### 任务说明
下面有一篇讲正规式转NFA的文章，请从它最后一句之后接着往下写。

### 文章原文

====

• 正规表达式 转 NFA C++


      今天来为大家分享一个编译原理中用正规表达式转NFA的小程序

    正规表达式就是类似正则一样的式子,例如:(a|b)*abb,最后应该转化为:

    大致的处理流程为:

    例子中的表达式:(a|b)*abb,|和*都是运算法则,而且容易识别,但是处理abb就不是你那么方便了,所以我们在abb中间加上+号,就可以像|*那样识别了,所以处理后为(a|b)*a+b+b

     

     我们识别出来之后,首先根据书中提供的运算符->NFA部件的图转化为NFA部件,之后再根据优先级和各个部件组建NFA

     

     运算符对应NFA中的各个部件图为:

    ε符:

            

    φ符:

            

    输入符号:

            

    | 符:      

      

    +符:

        

    *符:

        

     

     有一个问题,NFA的开始和终止都是状态集合,但是整改了好多次,没能设计出来,所以该程序产生的NFA均只有一个开始状态和一个终止状态

     

    代码注释挺清楚的,我就不过多描述了

     

    G[S]->NFA代码如下:

    #ifndef _GNFA_
    #define _GNFA_
    
    /*
    @author:Lv
    @time:2018-11
    @title:正规式转NFA
    */
    
    #include <iostream>
    #include <string>
    #include <vector>
    #include <map>
    #include <set>
    
    namespace GNFAs
        {
    #define stds std::
    
        /*
        @brief 记录NFA每一个状态
        @member 记录名称
        */
        struct state        
            {
            stds string _staName;
            //state(const stds string& name = "#") :_staName(name) {  }
            bool operator<(const state& b)const { return _staName < b._staName; }
            };
    
        /*
        @brief 记录状态之间转换的边信息
        @member 起始状态、终止状态、状态转换输入符号
        */
        struct edge            
            {
            state _edgStart;        
            state _edgEnd;    
            char _edgSymbol;    
            };
    
        /*
        NFA-class
        */
        class NFA
            {
        public:
            using ostream = stds ostream;
            using istream = stds istream;
            using exptype = stds string;
            using map_sta = stds vector<edge>;
            using container_sta = stds set<state>;
            using container_sym = stds set<char>;
        public:
            /*
            @brief nfaunit 用于记录NFA数据集合--NFA基本数据类型--NFA单元
            @member K 状态集合
                    Σ 字母表
                    f 状态映射        
                    S 开始状态
                    Z 终止状态集合
            */
            typedef struct NFAunit
                {
                container_sta K;
                container_sym Σ;
                map_sta f;
                state S;
                state Z;    
    
                NFAunit()

====

### 数据清单
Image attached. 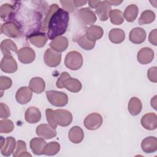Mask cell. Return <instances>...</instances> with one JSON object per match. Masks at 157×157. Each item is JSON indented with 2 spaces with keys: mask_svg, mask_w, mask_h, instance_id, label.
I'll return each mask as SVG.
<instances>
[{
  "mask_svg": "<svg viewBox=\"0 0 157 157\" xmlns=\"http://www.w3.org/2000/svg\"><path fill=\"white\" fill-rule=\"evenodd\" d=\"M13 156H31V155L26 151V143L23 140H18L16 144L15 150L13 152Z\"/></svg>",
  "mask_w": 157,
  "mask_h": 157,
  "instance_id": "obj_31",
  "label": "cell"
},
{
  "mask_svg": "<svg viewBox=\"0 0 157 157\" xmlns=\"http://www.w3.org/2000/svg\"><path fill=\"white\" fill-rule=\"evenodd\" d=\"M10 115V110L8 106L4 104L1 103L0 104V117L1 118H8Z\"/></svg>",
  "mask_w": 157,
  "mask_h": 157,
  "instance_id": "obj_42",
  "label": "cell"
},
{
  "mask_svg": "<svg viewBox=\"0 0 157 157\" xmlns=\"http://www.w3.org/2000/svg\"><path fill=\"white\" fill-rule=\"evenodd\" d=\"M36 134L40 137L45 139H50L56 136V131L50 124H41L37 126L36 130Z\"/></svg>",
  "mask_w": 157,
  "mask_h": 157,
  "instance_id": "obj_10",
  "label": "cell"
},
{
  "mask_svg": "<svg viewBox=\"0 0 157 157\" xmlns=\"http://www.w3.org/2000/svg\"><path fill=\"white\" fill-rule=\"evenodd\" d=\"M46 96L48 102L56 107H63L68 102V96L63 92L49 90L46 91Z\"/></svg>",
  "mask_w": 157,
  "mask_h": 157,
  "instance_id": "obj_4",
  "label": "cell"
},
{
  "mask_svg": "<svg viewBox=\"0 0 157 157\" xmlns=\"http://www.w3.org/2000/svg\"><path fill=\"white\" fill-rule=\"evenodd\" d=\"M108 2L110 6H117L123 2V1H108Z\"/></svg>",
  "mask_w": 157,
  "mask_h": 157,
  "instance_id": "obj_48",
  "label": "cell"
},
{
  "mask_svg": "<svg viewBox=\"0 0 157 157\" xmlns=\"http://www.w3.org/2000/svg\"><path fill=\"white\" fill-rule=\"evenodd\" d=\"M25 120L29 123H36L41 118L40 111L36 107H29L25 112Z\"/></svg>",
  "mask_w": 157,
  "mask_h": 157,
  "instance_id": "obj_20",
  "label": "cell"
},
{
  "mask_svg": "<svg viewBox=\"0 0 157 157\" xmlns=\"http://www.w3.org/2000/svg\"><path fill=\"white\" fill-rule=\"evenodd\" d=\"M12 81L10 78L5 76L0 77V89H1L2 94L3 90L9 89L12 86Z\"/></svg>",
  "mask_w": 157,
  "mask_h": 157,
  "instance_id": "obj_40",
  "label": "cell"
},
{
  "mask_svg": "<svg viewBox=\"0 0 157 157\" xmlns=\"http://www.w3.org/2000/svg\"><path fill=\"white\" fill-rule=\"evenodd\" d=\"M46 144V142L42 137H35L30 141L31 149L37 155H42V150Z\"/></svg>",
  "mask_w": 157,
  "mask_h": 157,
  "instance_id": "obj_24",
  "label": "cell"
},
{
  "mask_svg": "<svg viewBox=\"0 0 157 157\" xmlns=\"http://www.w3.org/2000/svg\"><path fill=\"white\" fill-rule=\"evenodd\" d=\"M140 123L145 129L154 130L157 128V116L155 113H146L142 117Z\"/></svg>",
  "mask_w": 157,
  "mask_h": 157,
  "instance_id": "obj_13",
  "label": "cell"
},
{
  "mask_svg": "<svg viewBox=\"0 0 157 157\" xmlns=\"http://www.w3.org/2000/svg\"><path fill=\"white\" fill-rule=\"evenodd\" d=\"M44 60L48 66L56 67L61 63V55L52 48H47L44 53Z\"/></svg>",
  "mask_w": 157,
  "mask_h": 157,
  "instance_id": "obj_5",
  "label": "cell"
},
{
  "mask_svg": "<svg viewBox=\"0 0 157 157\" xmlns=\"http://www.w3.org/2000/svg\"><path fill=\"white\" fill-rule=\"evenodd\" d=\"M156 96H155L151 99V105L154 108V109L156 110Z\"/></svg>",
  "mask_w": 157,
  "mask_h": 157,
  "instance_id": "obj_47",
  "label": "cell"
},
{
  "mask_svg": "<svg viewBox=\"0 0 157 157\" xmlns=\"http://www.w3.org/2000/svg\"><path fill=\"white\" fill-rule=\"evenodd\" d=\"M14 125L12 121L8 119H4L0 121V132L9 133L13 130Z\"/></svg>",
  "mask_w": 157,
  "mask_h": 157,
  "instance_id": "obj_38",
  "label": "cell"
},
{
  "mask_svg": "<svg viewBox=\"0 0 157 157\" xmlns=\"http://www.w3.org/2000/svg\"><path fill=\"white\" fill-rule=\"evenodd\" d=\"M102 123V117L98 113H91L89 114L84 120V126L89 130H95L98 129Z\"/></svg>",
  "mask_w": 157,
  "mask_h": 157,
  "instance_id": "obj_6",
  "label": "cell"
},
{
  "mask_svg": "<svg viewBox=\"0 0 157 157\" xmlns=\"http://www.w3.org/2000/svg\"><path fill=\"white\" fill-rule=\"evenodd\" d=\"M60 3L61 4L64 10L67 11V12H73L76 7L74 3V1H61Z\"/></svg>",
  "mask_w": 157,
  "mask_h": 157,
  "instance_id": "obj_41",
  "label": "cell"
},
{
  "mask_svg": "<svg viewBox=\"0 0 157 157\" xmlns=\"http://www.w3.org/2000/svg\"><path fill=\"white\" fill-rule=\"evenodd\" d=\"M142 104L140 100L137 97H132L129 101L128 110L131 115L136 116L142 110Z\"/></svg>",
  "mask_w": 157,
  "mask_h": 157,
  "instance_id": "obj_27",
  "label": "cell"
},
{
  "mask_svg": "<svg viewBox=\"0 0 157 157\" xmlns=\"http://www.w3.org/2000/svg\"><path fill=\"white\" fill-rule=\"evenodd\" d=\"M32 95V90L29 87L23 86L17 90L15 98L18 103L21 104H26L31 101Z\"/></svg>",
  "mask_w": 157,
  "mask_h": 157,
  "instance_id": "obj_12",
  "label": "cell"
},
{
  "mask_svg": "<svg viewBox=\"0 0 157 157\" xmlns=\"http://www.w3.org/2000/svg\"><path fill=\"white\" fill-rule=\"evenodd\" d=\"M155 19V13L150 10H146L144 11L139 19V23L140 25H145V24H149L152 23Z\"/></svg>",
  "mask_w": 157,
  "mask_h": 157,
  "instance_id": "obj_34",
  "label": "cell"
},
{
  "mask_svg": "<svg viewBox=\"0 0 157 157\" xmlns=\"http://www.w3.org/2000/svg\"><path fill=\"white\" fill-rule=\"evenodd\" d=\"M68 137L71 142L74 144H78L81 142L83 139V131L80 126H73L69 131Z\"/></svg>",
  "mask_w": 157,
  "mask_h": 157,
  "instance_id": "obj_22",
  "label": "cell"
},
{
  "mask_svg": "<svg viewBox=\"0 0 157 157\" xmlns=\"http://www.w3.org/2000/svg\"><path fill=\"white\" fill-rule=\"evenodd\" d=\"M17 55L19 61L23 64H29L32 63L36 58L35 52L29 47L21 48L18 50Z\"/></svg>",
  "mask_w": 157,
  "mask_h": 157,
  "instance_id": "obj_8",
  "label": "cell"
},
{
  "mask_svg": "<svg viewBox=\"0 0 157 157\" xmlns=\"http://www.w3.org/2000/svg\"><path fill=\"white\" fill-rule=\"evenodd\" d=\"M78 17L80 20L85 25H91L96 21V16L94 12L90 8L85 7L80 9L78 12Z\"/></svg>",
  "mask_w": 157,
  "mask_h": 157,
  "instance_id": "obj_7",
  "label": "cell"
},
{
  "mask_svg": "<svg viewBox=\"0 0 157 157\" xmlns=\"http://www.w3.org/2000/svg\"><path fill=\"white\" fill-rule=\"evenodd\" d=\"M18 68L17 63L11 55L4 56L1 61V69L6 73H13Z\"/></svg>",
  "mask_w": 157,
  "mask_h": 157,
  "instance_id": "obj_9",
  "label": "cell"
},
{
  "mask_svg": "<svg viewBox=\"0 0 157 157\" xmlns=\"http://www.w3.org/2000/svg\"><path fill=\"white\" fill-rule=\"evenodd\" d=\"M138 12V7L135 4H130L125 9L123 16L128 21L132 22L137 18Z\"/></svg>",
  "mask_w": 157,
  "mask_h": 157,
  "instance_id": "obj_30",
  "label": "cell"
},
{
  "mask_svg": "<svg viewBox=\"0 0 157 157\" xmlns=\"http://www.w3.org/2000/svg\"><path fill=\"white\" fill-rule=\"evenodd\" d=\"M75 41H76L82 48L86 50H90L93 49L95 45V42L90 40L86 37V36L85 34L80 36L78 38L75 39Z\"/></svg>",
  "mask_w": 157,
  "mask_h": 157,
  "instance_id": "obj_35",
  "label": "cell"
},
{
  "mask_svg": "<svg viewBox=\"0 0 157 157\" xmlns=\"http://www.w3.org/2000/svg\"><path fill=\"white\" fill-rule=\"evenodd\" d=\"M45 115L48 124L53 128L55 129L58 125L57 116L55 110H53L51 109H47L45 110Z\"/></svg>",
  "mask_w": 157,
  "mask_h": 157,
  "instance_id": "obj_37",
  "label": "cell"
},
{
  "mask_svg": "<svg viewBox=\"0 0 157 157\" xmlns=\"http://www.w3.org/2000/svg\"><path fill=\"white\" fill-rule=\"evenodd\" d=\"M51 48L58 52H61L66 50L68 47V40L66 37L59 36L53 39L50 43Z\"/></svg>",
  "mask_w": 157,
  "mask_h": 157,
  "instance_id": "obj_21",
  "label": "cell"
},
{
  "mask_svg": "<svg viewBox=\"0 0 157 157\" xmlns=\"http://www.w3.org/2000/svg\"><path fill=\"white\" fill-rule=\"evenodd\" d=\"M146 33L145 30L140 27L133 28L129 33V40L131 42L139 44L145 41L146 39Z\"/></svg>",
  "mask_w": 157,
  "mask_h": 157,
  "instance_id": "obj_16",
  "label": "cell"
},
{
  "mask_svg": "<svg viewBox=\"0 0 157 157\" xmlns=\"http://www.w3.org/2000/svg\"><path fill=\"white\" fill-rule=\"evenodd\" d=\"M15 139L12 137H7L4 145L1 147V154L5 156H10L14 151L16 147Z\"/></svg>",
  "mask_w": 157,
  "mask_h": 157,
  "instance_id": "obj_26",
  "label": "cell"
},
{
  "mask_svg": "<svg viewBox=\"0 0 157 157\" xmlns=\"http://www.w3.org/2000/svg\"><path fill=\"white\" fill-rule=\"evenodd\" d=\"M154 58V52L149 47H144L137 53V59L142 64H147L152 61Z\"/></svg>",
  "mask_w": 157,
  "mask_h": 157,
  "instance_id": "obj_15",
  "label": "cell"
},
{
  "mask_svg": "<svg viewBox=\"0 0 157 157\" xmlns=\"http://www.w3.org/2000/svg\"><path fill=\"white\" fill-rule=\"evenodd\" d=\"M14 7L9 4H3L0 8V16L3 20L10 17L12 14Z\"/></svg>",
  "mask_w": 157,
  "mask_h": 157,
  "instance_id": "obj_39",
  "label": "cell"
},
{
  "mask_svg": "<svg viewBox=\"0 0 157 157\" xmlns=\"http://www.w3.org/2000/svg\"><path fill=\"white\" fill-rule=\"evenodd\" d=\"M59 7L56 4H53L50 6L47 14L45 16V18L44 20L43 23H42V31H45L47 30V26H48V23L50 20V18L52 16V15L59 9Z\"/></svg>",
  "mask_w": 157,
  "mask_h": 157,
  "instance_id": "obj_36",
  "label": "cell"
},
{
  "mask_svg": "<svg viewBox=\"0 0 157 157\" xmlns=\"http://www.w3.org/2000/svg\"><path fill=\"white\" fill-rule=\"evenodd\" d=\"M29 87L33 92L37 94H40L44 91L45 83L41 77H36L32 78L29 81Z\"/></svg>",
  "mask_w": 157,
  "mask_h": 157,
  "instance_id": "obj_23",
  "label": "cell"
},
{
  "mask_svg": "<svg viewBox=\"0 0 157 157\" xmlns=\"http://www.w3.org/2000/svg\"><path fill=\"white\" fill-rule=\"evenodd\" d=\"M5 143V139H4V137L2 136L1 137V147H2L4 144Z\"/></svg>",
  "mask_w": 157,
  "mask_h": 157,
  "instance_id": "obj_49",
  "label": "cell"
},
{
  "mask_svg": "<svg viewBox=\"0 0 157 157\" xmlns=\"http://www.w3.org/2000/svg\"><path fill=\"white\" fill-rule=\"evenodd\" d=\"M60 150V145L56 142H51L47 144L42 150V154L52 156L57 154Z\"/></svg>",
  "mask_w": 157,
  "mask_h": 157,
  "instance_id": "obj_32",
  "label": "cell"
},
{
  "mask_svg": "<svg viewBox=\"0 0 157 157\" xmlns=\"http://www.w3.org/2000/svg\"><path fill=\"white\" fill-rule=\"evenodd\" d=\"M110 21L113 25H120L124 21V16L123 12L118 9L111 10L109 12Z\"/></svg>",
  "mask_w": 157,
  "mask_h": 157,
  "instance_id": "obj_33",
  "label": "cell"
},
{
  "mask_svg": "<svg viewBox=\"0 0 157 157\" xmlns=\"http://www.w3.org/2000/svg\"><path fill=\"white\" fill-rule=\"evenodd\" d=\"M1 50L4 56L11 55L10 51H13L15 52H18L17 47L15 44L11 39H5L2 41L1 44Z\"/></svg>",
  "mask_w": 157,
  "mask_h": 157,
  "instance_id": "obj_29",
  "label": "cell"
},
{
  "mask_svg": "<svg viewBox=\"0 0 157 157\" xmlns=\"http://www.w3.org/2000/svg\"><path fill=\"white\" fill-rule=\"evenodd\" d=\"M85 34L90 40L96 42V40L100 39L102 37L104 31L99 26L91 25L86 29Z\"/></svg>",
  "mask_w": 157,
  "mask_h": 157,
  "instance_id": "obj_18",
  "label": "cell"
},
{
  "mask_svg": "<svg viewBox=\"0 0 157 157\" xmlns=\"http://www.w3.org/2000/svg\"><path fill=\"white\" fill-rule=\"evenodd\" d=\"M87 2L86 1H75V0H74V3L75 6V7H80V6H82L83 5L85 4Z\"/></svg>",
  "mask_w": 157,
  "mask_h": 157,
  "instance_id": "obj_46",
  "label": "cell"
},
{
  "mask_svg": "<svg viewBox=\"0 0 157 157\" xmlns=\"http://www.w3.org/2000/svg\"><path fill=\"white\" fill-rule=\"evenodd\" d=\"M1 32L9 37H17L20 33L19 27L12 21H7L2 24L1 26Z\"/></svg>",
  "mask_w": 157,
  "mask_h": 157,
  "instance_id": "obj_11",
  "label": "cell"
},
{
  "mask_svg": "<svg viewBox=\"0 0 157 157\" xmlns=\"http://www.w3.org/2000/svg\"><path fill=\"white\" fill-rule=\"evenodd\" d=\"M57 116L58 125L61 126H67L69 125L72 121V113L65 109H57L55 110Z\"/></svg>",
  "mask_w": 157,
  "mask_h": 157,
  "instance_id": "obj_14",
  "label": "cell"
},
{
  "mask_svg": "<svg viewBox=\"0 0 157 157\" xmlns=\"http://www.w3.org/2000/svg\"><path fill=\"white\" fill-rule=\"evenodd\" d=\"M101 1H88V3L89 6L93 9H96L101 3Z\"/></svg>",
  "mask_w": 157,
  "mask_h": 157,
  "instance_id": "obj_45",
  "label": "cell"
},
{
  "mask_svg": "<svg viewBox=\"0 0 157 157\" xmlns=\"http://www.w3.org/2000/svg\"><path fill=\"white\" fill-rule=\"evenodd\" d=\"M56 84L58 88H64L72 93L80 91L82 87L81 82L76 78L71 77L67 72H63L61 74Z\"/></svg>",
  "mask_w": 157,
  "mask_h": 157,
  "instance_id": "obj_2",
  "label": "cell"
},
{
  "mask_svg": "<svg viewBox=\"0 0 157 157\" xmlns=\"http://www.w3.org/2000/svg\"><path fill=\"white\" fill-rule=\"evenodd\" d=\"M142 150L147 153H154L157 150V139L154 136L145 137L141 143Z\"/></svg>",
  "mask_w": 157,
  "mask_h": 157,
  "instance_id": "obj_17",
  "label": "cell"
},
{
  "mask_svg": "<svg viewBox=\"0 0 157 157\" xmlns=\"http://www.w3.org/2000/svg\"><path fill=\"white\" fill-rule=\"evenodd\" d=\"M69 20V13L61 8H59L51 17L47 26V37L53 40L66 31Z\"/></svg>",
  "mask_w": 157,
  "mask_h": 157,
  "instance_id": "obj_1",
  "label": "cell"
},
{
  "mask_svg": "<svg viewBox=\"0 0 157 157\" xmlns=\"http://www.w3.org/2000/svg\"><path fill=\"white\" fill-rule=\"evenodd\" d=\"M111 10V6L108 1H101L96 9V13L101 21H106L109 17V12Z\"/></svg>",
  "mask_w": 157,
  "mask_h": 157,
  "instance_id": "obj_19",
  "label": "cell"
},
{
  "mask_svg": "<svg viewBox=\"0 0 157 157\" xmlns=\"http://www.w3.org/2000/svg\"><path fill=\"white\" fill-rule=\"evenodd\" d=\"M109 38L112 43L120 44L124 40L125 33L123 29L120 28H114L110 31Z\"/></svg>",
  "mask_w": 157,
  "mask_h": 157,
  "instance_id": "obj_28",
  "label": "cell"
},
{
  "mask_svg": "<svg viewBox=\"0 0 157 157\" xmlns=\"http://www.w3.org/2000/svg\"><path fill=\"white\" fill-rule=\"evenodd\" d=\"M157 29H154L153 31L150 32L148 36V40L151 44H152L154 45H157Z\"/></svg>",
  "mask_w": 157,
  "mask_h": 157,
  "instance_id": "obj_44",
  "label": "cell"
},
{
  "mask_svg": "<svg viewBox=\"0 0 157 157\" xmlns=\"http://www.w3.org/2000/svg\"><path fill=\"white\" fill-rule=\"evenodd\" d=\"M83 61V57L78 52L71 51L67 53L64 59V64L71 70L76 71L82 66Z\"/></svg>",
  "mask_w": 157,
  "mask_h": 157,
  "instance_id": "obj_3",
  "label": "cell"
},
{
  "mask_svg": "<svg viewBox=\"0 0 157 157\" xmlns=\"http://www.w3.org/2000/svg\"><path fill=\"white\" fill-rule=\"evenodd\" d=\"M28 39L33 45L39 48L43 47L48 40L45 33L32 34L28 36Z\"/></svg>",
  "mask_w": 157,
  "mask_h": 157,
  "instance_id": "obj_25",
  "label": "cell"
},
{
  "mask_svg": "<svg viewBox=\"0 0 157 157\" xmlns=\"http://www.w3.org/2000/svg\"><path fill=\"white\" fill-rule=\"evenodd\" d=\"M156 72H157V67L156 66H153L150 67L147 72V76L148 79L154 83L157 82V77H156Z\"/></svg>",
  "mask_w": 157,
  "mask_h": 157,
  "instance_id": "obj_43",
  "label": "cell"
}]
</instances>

====

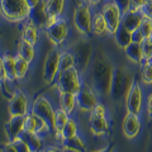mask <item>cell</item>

====

### 任务回答
                    {
                    f.clear();
                    K.clear();
                    Σ.clear();
                    Z = state();
                    S = state();
                    }
    
                NFAunit(const NFAunit& other)
                    :K(other.K)
                    ,Σ(other.Σ)
                    ,f(other.f)
                    ,S(other.S)
                    ,Z(other.Z)
                    {
    
                    }
    
                NFAunit& operator=(const NFAunit& other)
                    {
                    if (this != &other)
                        {
                        K = other.K;
                        Σ = other.Σ;
                        f = other.f;
                        S = other.S;
                        Z = other.Z;
                        }
                    return *this;
                    }
    
                NFAunit& operator+=(const NFAunit& other)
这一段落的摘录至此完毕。